All of the casinos in the area had been put into lockdown.

“I couldn’t talk, I kind of was emotional,” said Conlon. She had lost her glasses and she couldn’t see very well either. Lamson did most of the communicating with family and friends but Conlon said she spoke to her husband, Terry, who had been asleep back in West Hartford. Because it was after 1 a.m. Eastern time when the shooting started, many people on the East Coast had no idea anything happened until the next morning.

They stayed in the room at the Tropicana for several hours, Conlon said, before they went down to the lobby. Everyone was strip-searched, she said, and kept waiting in the hallway, still in lockdown, while the casino was also thoroughly searched.

Some people who had sought shelter at the Tropicana had lost their shoes, Conlon said. Some of the men had taken off their shirts during the concert because it was such a hot day. The Tropicana gave them sheets and towels as well as water.

At about 4 a.m. they were released, and walked out onto the strip where the scene remained surreal –  people just walking the streets until they could find a cab or a place to go. By then she and Lamson had learned that Stephen Paddock was the shooter, and police had located his girlfriend.

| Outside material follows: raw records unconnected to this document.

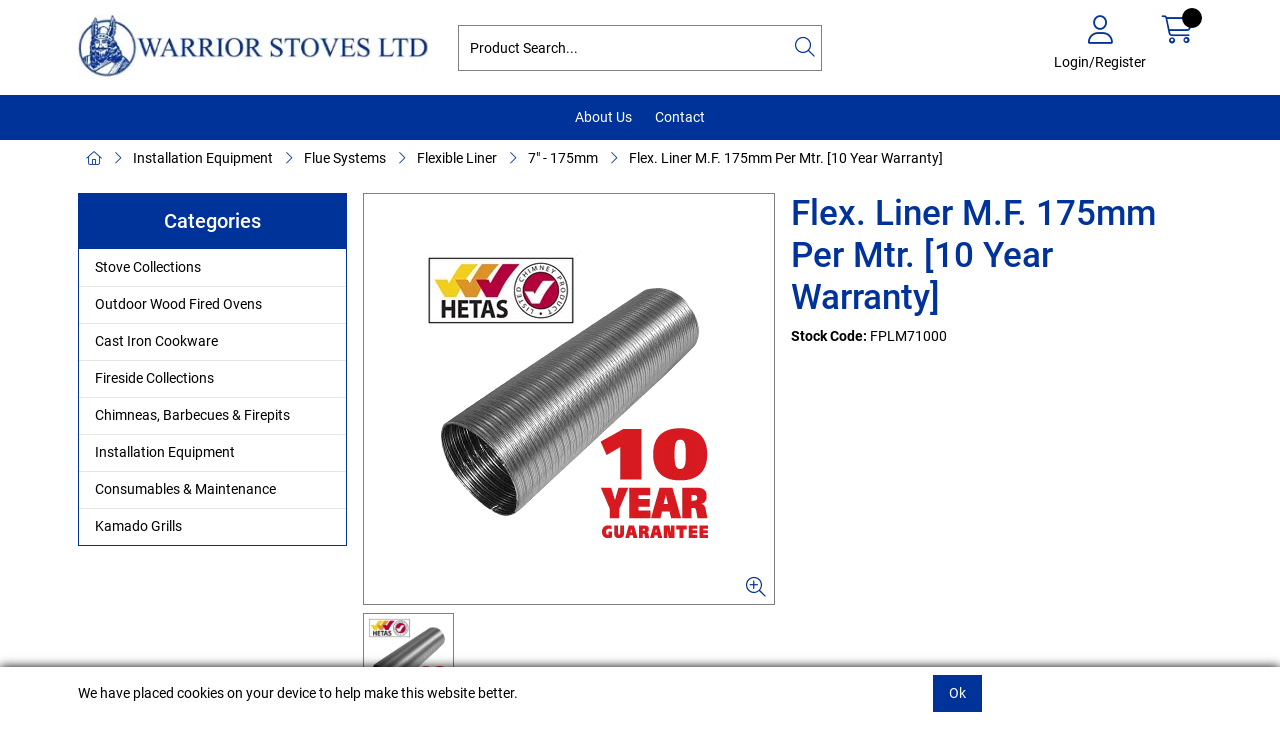

--- FILE ---
content_type: text/plain
request_url: https://www.google-analytics.com/j/collect?v=1&_v=j102&a=647667283&t=pageview&_s=1&dl=https%3A%2F%2Fwww.warriorstoves.co.uk%2FCatalogue%2FInstallation%2FFlue-Systems%2FFlexible-Liner%2F7---175mm%2FFlexible-Liner-MF-175mm-Per-Mtr-10-Year-Warranty-FPLM71000&ul=en-us%40posix&dt=WARRIOR%20STOVES%20-%20Flexible%20Liner%20M.F.%20175mm%20Per%20Mtr.%20%5B10%20Year%20Warranty%5D%20-%20Warrior%20Stoves%20Ltd&sr=1280x720&vp=1280x720&_u=YEBAAEABAAAAACAAI~&jid=497539512&gjid=1766953636&cid=1641121818.1769349839&tid=UA-35069262-1&_gid=1862173349.1769349839&_r=1&_slc=1&cd1=Retail&z=1843049413
body_size: -452
content:
2,cG-DZFLZGKLD8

Many of the people who had been at the concert had driven in from California, Conlon said, and eventually were able to get their cars and drive home.

Conlon said she and Lamson had been staying at a timeshare in the Tahiti Suites, about two miles away. Their two friends, however, were staying at the Excalibur. “We were trying to get in touch with our other girlfriends, to get to our other girlfriends at the Excalibur,” Conlon said.

They spoke to them by phone, but the Excalibur was still in lockdown mode and they couldn’t go there. Conlon said there was rumor of a bomb in front of the Luxor, the resort adjacent to Mandalay Bay which is right next door to the Excalibur.

At about 5 a.m., Conlon said that she and Lamson finally returned to the Tahiti Suites.

Conlon said that when she arrived at the concert, she never thought to look for the exits, for an escape route. “To be honest, when it started I just looked up and thought it was so beautiful,” she said.

“When [I heard gunfire], I grabbed Chelsea’s hand. I’m a fellow runner. I just dragged her and said we had to get out of here,” Conlon said. “As soon as it started I just knew we had to get away.”

Anderson and Gagliardi left Las Vegas Monday morning, on their originally-scheduled flight back to Bradley Airport. They were home Monday afternoon.

Conlon said she and Lamson had planned to stay another day and will return on Tuesday as scheduled.

Conlon had an extra pair of glasses in her suitcase so she can see again. They planned to spend Monday afternoon chilling out, breathing deeply, and sitting by the pool, thankful that they escaped safely.